私たちの頭上を行き交う飛行機は、人を運ぶだけでなく、世界経済の血液とも言える「モノ」を運んでいます。しかし今、その血流に明らかな滞りが生じているのをご存知でしょうか。2019年5月29日、国際航空運送協会(IATA)が発表したデータは、多くの経済関係者を戦慄させました。4月の世界の航空貨物需要が、前年の同じ月に比べて4.7%も減少してしまったのです。
このニュースに対し、SNSなどのネット上では「景気後退のサインではないか」「米中の喧嘩がここまで影響するとは」といった不安の声が広がっています。中には「航空会社の株価が心配だ」という投資家たちの悲鳴も聞かれました。原因として挙げられているのは、泥沼化する米中貿易戦争や、出口の見えない英国の欧州連合(EU)離脱問題です。政治的な混乱が、実体経済に暗い影を落とし始めていると言えるでしょう。
「世界の工場」アジアを襲う6ヶ月連続の不振
今回の発表で特に深刻なのが、私たちのアジア太平洋地域です。減少幅は全地域の中で最大の7.4%を記録し、これで6ヶ月連続のマイナスとなってしまいました。なぜこれほど落ち込んでいるのでしょうか。それは、この地域が部品の製造や組み立てを行う「世界の工場」であり、米国の追加関税の影響を直撃しているからです。

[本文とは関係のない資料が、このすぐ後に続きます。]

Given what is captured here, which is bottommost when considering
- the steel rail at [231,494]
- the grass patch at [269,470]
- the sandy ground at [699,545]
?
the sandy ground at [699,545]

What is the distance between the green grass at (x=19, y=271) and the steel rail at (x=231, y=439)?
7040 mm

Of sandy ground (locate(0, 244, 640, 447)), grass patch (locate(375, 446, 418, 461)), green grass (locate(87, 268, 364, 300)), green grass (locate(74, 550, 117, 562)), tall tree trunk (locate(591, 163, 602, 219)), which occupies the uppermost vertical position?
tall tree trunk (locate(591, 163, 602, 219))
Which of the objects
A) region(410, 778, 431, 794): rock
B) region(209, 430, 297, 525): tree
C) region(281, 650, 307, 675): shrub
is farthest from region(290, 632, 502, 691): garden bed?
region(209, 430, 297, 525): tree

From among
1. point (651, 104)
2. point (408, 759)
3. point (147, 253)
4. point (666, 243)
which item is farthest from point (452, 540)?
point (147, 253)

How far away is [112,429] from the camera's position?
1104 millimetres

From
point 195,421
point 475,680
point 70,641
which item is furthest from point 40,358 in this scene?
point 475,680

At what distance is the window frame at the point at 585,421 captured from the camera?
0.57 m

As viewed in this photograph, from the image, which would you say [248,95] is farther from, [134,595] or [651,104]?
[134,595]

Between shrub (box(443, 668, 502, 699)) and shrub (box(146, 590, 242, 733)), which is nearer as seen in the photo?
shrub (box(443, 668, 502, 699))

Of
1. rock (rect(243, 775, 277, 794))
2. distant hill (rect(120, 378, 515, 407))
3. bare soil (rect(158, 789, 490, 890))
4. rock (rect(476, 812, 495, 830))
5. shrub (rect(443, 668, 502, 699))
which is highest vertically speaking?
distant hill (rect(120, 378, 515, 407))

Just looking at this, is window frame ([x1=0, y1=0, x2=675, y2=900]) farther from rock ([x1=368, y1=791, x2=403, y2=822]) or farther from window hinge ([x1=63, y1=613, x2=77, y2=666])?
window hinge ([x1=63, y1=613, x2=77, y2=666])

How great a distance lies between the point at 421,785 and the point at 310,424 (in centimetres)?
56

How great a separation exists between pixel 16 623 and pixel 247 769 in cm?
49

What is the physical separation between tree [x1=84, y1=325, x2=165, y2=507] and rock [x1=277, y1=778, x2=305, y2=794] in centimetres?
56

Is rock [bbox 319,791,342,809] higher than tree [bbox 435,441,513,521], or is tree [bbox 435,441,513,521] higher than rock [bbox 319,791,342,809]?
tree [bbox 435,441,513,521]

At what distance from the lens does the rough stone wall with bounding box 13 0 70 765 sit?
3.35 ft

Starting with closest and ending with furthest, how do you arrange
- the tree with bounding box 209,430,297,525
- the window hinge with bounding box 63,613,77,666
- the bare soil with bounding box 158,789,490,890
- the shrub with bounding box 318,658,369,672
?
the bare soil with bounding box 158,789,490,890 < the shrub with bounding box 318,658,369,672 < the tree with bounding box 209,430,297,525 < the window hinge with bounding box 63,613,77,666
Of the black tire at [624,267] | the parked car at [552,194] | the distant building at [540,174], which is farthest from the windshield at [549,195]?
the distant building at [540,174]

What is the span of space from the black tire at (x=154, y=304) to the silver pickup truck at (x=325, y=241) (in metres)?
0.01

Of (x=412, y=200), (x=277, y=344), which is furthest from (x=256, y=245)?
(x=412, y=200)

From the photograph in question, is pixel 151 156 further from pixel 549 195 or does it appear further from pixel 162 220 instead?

モノが作られず、運ばれない。その連鎖が止まりません。
ちなみに、ここで言う「貨物需要」とは、単に荷物の個数を数えたものではありません。「重量」に「輸送距離」を掛け合わせた数値で算出されます。つまり、重いものが遠くへ運ばれなくなるほど、この数字は悪化します。欧州でも6.2%の減少が見られ、特に経済大国であるドイツからの輸出が減速しているのが痛手です。
空からの警告を無視してはいけない
IATAのアレクサンドル・ド・ジュニアック事務局長は、「今年の傾向は明らかにマイナスだ」と断言しました。私自身の考えを述べさせていただくと、これは単なる航空業界の不振というニュースで片付けてはいけない問題です。航空貨物は、船便よりも緊急性の高い、あるいは高付加価値な製品が多く利用されます。ここの数字が落ちるということは、世界経済の活力が失われている最も敏感な証拠なのです。
さらに頭の痛い問題として、燃料価格の上昇も続いています。荷物は減り、飛ばすためのコストは上がる。航空会社にとっては、まさに泣きっ面に蜂の状態と言えるでしょう。大国同士の「貿易の緊張」が解消されない限り、この負のスパイラルは止まりそうにありません。空からの警告は、私たちの生活や懐事情にも、やがて静かに、しかし確実に降りかかってくるはずです。